## YOUR INSTRUCTIONS
Every line below that contains the word "vote" must be copied.

## RECORDS FOR THE TASK
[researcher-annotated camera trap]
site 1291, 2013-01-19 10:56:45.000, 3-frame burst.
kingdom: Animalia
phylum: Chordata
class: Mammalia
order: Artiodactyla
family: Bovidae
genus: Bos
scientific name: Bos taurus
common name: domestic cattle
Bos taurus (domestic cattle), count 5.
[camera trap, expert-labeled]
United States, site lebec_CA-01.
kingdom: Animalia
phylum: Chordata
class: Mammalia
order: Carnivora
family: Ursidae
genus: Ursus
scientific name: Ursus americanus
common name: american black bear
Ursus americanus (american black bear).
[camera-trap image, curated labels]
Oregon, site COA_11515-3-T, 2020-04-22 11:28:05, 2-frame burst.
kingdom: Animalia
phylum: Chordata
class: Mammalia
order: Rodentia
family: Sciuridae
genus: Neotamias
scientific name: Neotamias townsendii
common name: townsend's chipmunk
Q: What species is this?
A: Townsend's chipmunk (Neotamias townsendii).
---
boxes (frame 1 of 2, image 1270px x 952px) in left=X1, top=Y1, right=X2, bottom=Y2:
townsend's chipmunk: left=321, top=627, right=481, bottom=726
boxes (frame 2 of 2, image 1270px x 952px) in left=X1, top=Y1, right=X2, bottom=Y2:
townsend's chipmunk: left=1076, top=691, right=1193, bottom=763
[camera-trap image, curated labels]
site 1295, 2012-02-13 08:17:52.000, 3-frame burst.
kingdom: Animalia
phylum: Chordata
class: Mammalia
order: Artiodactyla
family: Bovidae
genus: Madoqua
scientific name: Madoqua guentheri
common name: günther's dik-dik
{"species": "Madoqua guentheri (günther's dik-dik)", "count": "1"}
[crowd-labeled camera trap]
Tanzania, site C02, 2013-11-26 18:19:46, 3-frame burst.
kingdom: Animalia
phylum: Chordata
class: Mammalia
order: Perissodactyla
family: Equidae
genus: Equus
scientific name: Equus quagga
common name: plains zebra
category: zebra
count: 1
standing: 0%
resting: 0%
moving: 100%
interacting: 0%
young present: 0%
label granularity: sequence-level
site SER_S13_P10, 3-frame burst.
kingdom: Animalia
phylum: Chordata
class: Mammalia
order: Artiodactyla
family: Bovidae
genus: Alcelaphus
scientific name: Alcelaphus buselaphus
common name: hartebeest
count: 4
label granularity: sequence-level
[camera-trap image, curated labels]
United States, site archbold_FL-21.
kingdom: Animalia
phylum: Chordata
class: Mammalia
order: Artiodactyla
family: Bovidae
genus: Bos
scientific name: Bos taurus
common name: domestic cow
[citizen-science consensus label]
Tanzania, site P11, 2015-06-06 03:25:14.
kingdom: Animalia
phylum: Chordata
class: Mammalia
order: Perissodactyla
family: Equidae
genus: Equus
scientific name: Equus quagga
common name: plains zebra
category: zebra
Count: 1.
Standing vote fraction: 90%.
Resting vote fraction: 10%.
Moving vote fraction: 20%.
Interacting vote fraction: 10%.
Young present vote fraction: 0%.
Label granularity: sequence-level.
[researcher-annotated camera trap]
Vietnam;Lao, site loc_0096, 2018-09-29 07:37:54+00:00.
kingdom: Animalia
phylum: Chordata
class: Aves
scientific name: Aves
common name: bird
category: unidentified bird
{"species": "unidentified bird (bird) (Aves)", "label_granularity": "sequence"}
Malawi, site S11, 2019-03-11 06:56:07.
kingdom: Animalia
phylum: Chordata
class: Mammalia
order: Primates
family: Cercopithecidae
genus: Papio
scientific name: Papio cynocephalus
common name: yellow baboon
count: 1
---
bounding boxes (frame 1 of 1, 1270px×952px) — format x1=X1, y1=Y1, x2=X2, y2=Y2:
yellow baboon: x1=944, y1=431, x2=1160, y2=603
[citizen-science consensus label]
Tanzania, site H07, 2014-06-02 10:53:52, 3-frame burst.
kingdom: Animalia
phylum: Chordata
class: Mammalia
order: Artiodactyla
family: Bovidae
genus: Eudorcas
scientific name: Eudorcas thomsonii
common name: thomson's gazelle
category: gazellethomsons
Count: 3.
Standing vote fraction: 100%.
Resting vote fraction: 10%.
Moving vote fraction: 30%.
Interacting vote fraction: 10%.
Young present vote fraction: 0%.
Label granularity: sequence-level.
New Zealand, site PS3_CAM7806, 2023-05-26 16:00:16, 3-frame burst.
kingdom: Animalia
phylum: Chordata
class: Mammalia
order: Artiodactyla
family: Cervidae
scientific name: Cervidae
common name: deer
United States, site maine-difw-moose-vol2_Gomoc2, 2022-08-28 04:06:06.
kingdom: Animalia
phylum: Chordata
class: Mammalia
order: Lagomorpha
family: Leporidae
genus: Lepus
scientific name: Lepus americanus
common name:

## REPLY TO THE TASK
Standing vote fraction: 90%.
Resting vote fraction: 10%.
Moving vote fraction: 20%.
Interacting vote fraction: 10%.
Young present vote fraction: 0%.
Standing vote fraction: 100%.
Resting vote fraction: 10%.
Moving vote fraction: 30%.
Interacting vote fraction: 10%.
Young present vote fraction: 0%.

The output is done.